‘Permanent alternative to human-elephant conflict elusive’: Vinod Krishnan
In conversation with the wildlife conservationist.
Wildlife conservationist Vinod Krishnan labored with Character Conservation Foundation and studied the human-elephant conflict in Hassan for six a long time. His function focusses on building mitigation strategies as a result of investigation and stakeholder engagement. In this interview, Krishnan talks of why a everlasting answer is elusive.
Why do you say a long lasting resolution is not probable?
We often see conflict just from a human viewpoint. It is incredibly important to also see this from the elephant’s point of view. Elephants are habitat generalists and can endure in different habitat kinds. The fragmented landscape of Hassan, dominated by espresso estates and agricultural fields, is able to cater to the animal’s dietary needs, and can make it a preferable place for the elephants irrespective of the threats of living in human-dominated landscapes.
The Karnataka Elephant Undertaking Force in its 2012 report specified the area as an “Elephant Removal Zone”. Do you concur with this?

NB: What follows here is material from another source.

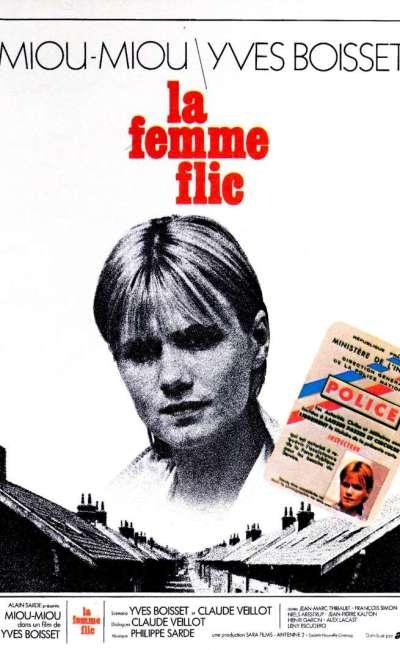 La femme flic, l'affiche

The reduction of livelihoods because of to crop and home damage has deeply influenced community farmers and coffee planters. This has set huge force on the Karnataka Forest Division. With so considerably at stake, the KETF advisable a zone-based mostly conservation tactic and selected Hassan an “Elephant Removing Zone”. The Hassan elephant population, nonetheless, is not an isolated 1. There is motion of elephants from Kodagu in the south, Chikkamagaluru to the north, and resident elephants in Bisle Point out Forest in Sakleshpur taluk, which is contiguous with the Western Ghats. It is essential to be aware that there has been regular movement of elephants [to Hassan] from neighbouring locations. That is why regardless of the mass captures in 2013-14, there are now 60-65 elephants in the region.
As section of your operate, you and your team devised the Early Warning System to apprise villagers of elephant movement. How profitable is it?
A majority of human deaths in Hassan have happened due to the fact people today have been unaware of elephant presence in their vicinity. The EWS has been a vital intervention in minimising direct encounters between men and women and elephants. Coupled with Quick Response Teams and radio collaring of a couple elephants by the forest division, it has helped deliver well timed information about elephant presence.
Will the barrier manufactured of railway barricades along the Hemavathi Reservoir avert the influx of elephants from Kodagu to Hassan?
Boundaries get the job done very well in landscapes with tough boundaries—forest on a person side and human habitations on the other. In fragmented landscapes, large-scale barriers may have a unfavorable effects on elephant movement, leading to conflict intensifying in some locations. Monitoring elephant motion amongst Hassan and Kodagu intently, where by the railway barrier has presently been deployed, would deliver vital insights on regardless of whether it is efficient.